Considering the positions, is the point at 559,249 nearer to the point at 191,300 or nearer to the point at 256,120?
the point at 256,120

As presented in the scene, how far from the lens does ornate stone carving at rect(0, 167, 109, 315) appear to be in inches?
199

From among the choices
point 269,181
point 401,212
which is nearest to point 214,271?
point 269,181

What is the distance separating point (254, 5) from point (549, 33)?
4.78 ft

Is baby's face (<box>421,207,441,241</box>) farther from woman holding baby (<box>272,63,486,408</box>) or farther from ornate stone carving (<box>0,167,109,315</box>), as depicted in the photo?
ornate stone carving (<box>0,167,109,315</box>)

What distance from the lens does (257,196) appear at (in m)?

⁂

• _SU TAREA_
Presente como una lista JSON de cadenas, una por línea y omitiendo las líneas en blanco, el material anterior desde la línea que contiene "From among the choices" hasta la última línea del material, ambas incluidas.

• _RESPUESTA AL EJERCICIO_
[
  "From among the choices",
  "point 269,181",
  "point 401,212",
  "which is nearest to point 214,271?",
  "point 269,181",
  "What is the distance separating point (254, 5) from point (549, 33)?",
  "4.78 ft",
  "Is baby's face (<box>421,207,441,241</box>) farther from woman holding baby (<box>272,63,486,408</box>) or farther from ornate stone carving (<box>0,167,109,315</box>), as depicted in the photo?",
  "ornate stone carving (<box>0,167,109,315</box>)",
  "What distance from the lens does (257,196) appear at (in m)?"
]